Hypothesis 6: There is no relation between the proportion of supervisors without remuneration from the firm and the likelihood of corporate fraud in Chinese listed firms.
Debt Provider
Debt providers are an external governance mechanism acting as a monitoring device on the actions of management. Debt contracts normally include a number of debt constraints and leverage covenants (such as, debt to asset ratio, interest coverage, etc.) for management to abide by. Debt providers have inherent incentives to monitor management in accordance with the contracts. On the part of management, the existence of debt contracts (constraints) gives management incentives to manipulate financial results, especially in situations where the debt constraints are approaching violation of the contracts. Empirical evidence shows that managers would manipulate accounting accruals in the year before and the year after violation of the debt contract (DeFond and Jiambalvo, 1994) and engage in income-increasing strategies as a firm approaches violation of the contract (Sweeney, 1994). Therefore, it is reasonable to assume that there is a relation between leverage covenants and the likelihood of financial statement fraud.

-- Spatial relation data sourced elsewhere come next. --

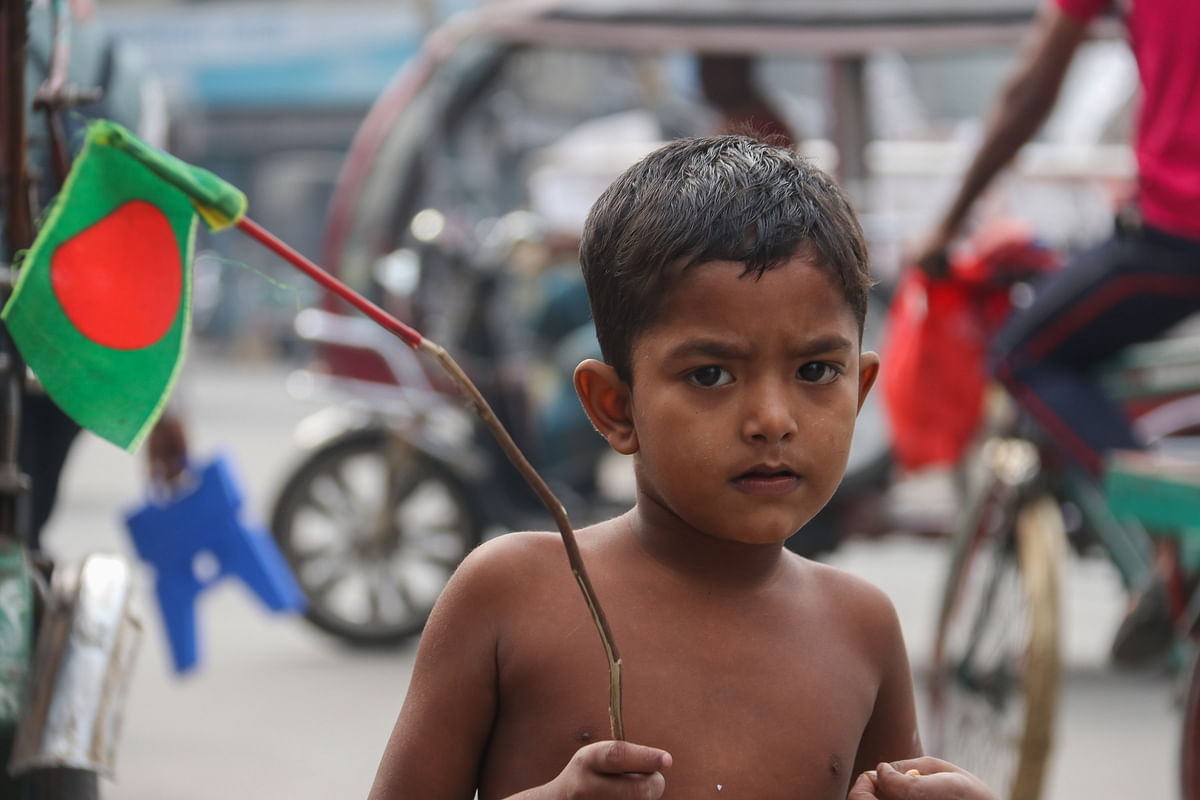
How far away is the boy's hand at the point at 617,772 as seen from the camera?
134 cm

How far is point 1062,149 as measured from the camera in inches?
272

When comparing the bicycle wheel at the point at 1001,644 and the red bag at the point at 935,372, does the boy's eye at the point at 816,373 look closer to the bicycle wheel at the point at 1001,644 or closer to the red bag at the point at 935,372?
the bicycle wheel at the point at 1001,644

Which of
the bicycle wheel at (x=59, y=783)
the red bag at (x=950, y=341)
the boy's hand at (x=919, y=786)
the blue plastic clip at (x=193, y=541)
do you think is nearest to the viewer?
the boy's hand at (x=919, y=786)

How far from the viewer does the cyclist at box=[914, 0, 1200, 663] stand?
2924mm

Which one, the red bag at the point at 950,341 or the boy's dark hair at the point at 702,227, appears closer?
the boy's dark hair at the point at 702,227

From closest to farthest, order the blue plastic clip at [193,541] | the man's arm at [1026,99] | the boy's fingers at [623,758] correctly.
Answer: the boy's fingers at [623,758]
the blue plastic clip at [193,541]
the man's arm at [1026,99]

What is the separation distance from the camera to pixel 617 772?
1353 millimetres

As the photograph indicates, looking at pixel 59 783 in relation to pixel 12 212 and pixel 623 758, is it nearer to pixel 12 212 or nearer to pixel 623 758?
pixel 12 212

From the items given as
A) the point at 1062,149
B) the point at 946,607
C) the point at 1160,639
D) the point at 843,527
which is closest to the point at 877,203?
the point at 1062,149

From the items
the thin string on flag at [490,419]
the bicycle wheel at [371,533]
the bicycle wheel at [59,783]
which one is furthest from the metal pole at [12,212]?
the bicycle wheel at [371,533]

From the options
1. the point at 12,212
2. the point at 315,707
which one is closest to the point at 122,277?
the point at 12,212

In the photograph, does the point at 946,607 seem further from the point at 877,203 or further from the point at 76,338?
the point at 877,203

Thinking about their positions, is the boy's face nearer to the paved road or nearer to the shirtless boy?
the shirtless boy

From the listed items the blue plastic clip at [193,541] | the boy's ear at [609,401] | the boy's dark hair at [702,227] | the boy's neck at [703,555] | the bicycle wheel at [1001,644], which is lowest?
the bicycle wheel at [1001,644]
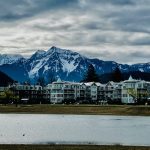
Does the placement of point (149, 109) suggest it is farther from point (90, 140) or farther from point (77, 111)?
point (90, 140)

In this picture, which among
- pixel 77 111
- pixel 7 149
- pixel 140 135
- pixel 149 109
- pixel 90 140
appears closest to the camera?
pixel 7 149

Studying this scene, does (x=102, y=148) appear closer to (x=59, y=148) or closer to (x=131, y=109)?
(x=59, y=148)

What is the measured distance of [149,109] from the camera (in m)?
139

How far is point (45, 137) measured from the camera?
62562 millimetres

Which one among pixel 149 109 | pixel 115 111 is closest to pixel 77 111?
pixel 115 111

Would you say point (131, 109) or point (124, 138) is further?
point (131, 109)

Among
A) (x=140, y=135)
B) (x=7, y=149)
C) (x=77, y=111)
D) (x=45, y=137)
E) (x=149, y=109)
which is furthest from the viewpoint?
(x=77, y=111)

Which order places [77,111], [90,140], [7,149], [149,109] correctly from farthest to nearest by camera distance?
[77,111], [149,109], [90,140], [7,149]

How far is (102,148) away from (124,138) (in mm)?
15099

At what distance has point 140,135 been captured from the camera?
219ft

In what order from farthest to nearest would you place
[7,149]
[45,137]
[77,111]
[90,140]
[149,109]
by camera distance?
1. [77,111]
2. [149,109]
3. [45,137]
4. [90,140]
5. [7,149]

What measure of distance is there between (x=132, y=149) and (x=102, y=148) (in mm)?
2711

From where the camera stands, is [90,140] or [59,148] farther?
[90,140]

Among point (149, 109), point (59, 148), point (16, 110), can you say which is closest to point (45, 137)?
point (59, 148)
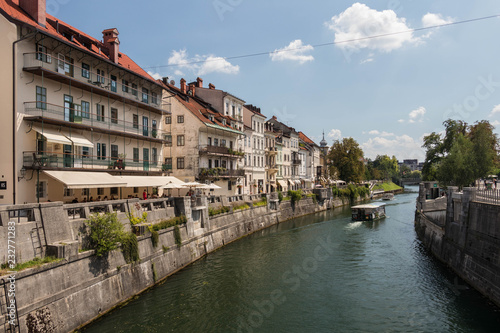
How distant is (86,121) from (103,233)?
47.0 ft

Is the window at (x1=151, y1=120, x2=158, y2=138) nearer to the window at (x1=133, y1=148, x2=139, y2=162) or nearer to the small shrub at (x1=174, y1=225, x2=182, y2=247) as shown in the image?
the window at (x1=133, y1=148, x2=139, y2=162)

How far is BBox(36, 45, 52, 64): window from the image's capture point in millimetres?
23000

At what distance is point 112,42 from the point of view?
3253cm

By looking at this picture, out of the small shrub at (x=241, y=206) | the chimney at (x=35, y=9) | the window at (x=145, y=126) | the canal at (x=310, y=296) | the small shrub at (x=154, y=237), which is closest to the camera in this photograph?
the canal at (x=310, y=296)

In China, companies obtain loans from state banks and state-owned non-bank financial institutions as their main source of external financing for there do not exist private banks. China’s banking system, although considerably reformed in a number of respects, is still not a real commercial banking system and nor does it constitute an efficient debt market. As a result, the debt market is weak in monitoring firms and disciplining managers. On the other hand, the lending process would be subject to the checks and procedures and meets the set lending criteria. Debt contracts would need to be signed and debt restrictions to be abided by. Borrowers, especially for listed firms whose shares are partially owned by private investors, would need to demonstrate a sound financial position and acceptable performance. As a consequence, management would have incentives to manipulate financial results to avoid violation of debt constraints. However, as the joint effect of the state-owned banking system and the commercial lending operation on the relation between the level of leverage and financial statement fraud is unclear, a null hypothesis is formulated.
Hypothesis 7: There is no relation between the level of leverage and the likelihood of corporate fraud in Chinese listed firms.
Managerial Remuneration
Agency theory suggests that there is a necessity to tie management remuneration, at least in part, to the performance of the firm in order to mitigate the agency problem and to reduce the potential agency costs (Jensen and Meckling, 1976). In practice, management bonus plans tied to the performance of the firm are often used to align the interests of the owners and the managers. As management bonus plans are commonly drawn based on performance measures derived from the accounting system (e.g., profit, return on assets, etc.), there exists a possibility that managers may be induced to manipulate the related accounting numbers to improve their performance and their related rewards. Numerous prior studies have documented this opportunistic behaviour of managers, e.g., manipulation of earnings (see, for example, Healey, 1985; Holthausen et al., 1995). This opportunistic behaviour of management clearly indicates a relation between managerial remuneration and the likelihood of management committing financial statement fraud. While higher managerial remuneration leads to better performance (Murphy, 1985), a negative correlation between managerial remuneration and fraud is a more likely scenario.